命の終焉近くになってまで、わが身を思い、悩み患うのは、愚の骨頂とは知りすぎている。六月十八日(土曜日)、浅い夜明けの起き立ちにあって私は、わが生涯におけるいろいろ、さまざまな悔いごとを浮かべている。それらの中には生来ゆえに、悔やんでもどうにもならないものが限りなく含まれている。それらを列挙する暇(いとま)はないけれど、いま浮かんでいるものでは脳髄の凡愚、小器、小心、醜面、近眼をはじめとする目の病などがある。
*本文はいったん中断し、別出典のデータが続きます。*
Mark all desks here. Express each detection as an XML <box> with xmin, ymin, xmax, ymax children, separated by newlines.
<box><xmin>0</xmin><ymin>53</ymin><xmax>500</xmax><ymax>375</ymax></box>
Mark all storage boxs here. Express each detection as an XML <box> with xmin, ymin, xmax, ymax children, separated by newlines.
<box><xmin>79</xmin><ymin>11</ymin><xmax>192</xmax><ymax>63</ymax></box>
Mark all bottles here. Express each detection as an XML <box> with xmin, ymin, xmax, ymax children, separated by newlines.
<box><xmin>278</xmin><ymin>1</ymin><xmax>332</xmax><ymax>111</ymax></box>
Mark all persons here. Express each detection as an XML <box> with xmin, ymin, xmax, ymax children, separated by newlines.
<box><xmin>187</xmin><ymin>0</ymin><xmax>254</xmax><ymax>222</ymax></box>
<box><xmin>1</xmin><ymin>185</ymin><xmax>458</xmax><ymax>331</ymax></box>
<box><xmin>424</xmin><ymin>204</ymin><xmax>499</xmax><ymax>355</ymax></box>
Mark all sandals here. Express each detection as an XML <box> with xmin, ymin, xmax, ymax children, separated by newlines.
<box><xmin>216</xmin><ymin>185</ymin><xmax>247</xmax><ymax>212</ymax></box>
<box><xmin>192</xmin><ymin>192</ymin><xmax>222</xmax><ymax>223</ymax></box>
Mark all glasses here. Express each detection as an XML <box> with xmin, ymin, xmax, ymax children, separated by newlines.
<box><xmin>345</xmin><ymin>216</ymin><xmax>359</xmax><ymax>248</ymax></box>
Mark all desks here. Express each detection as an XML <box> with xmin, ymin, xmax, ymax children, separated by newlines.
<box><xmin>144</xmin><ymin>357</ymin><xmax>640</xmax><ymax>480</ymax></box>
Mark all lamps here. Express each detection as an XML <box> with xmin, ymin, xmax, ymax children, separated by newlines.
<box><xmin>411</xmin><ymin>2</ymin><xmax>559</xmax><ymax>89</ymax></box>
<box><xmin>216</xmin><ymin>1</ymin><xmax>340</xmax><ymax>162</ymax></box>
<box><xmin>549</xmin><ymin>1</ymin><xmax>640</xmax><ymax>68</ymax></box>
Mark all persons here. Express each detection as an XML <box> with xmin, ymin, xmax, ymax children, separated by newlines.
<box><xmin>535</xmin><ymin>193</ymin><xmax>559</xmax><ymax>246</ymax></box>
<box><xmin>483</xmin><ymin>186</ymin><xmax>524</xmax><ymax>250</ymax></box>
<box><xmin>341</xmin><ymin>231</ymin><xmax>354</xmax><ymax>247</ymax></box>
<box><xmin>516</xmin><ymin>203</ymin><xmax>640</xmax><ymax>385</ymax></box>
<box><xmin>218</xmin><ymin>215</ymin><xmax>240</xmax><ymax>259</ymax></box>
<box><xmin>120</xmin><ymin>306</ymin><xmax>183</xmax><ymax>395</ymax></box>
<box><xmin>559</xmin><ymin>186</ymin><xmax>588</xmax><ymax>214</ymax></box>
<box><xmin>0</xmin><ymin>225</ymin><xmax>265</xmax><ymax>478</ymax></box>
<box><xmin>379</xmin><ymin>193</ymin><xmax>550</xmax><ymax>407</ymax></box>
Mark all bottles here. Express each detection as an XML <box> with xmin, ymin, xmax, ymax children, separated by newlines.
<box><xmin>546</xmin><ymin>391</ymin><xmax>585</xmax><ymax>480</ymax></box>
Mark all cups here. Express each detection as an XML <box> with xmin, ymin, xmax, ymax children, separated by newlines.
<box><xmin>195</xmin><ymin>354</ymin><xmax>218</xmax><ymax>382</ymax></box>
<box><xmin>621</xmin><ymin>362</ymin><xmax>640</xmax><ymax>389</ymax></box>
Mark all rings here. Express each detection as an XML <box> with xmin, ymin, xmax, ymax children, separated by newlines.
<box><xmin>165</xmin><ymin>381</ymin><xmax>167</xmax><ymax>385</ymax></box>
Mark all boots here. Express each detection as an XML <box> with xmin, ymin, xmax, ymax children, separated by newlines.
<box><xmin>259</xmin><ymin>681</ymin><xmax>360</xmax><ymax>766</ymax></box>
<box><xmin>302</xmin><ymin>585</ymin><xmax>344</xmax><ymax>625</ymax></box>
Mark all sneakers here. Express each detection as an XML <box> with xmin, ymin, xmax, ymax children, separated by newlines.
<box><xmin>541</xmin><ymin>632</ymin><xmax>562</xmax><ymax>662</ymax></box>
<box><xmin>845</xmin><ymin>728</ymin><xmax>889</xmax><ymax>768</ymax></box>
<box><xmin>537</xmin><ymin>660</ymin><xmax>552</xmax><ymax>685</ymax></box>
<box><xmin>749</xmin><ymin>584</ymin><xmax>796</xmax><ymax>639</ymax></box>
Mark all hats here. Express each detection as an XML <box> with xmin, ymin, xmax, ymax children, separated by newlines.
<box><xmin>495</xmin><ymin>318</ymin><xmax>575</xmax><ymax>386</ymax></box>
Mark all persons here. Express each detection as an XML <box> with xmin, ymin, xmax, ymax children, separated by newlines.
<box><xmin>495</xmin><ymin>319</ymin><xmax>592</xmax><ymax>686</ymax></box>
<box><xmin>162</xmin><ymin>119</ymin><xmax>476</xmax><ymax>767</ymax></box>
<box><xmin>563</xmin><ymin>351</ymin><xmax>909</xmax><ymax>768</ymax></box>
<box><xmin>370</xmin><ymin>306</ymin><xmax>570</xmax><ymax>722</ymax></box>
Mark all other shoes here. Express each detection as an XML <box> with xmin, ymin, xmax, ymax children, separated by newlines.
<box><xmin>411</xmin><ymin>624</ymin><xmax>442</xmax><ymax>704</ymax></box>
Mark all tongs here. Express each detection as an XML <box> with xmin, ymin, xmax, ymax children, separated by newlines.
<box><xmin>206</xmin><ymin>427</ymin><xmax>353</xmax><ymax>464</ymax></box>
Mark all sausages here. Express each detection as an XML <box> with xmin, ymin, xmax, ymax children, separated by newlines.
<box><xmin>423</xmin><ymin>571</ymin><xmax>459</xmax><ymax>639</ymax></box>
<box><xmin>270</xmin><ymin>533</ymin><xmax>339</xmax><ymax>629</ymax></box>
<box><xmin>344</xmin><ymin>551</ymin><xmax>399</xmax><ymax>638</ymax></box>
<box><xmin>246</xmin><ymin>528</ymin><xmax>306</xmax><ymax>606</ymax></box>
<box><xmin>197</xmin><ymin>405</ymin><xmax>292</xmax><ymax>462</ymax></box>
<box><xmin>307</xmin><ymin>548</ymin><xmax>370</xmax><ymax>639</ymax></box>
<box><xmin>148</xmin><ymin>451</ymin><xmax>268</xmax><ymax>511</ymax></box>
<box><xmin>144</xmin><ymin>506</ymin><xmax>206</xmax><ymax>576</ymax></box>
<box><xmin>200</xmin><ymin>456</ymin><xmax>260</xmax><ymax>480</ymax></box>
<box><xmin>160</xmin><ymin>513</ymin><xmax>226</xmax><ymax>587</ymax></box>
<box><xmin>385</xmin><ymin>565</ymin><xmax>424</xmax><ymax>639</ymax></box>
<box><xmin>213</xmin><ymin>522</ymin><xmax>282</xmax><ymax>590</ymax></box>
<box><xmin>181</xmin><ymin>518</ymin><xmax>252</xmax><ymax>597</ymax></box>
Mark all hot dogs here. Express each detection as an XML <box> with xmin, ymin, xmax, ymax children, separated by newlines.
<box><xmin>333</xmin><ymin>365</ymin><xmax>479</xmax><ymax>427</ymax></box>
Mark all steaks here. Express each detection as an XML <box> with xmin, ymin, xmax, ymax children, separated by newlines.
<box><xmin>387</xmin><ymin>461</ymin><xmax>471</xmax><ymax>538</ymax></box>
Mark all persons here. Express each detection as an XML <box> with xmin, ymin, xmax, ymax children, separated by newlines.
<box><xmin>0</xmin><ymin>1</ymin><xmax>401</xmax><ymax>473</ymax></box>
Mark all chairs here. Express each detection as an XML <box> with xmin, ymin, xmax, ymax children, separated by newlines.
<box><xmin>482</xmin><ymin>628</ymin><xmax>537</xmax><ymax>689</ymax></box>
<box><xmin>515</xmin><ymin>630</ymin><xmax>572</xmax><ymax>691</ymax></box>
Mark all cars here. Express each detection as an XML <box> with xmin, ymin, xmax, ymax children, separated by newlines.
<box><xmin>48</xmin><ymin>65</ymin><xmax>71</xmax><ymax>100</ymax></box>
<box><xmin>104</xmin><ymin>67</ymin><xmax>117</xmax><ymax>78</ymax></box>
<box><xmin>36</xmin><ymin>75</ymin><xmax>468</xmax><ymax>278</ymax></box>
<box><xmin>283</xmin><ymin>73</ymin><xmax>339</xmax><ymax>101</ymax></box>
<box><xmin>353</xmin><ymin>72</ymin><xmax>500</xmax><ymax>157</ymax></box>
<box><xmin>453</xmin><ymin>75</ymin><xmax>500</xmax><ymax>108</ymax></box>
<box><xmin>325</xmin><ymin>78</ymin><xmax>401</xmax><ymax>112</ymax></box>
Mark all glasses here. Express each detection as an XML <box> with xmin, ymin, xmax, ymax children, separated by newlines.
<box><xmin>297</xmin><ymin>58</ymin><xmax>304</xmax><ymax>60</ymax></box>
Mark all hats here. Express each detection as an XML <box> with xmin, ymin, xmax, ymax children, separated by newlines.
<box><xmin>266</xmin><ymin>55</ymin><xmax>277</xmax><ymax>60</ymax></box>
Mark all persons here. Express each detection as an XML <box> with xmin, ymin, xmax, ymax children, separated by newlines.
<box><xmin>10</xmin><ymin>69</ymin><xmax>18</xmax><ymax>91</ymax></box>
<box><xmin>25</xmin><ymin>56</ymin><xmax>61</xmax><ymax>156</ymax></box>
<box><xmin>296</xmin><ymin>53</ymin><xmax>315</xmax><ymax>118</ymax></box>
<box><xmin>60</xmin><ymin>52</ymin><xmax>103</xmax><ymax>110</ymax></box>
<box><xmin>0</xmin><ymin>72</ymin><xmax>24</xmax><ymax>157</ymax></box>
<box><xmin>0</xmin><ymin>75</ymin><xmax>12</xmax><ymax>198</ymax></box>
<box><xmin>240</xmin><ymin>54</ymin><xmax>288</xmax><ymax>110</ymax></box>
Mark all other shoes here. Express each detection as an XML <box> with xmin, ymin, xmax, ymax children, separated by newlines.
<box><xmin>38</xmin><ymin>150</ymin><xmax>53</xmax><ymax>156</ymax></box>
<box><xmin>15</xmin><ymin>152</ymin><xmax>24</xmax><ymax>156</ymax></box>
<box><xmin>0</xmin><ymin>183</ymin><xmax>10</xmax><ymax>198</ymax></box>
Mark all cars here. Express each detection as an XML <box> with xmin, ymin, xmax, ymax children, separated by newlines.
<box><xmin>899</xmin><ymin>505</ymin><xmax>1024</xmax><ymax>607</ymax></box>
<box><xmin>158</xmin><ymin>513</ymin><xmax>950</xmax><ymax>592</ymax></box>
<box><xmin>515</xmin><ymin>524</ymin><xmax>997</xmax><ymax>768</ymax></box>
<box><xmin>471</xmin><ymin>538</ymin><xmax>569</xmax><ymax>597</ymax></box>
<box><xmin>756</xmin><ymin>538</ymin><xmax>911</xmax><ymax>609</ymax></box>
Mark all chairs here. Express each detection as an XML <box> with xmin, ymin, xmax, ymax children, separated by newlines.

確かに、先天的・生まれつきのことで悔い悩むのは、馬鹿げている。これらに比べて後天的なものでは、意志薄弱、優柔不断、とりわけ怠惰精神、ずばり三日坊主(怠け者)である。先天的そして後天的の中間に位置するのは、これまたずばり手先不器用である。なかんずく、数々の文明の利器の利用や使用には手古摺るばかりである。だったら、生きていてもしようがないかと言えば、いやいやまだまだ、生きたい欲望はある。
きのうの私は、現代文藝社のホームページのリニューアルにともなう、掲示板投稿のやりかたについて、大沢さまよりきわめて長い時間、電話でご教授を賜った。この間の私は、指先は手古摺り、精神状態はしどろもどろだった。ご面倒をおかけした大沢さまにたいしては、平に詫びて、感謝するところしきりである。それゆえ、とりあえずこの文章は、送稿テストのつもりである。それに失敗すればくたびれもうけだけで馬鹿らしく、だからこの先を書く気にはなれない。
わが生涯、わが人生における悔いごとは、あまた山ほどもある。案外、それは生きている証しなのかもしれない。しかし、生きたい欲望とは裏腹に、悔いごと逃れにもう見切りをつけたい思いもある。うっすらと夜が明けても、梅雨空には朝日の光はない。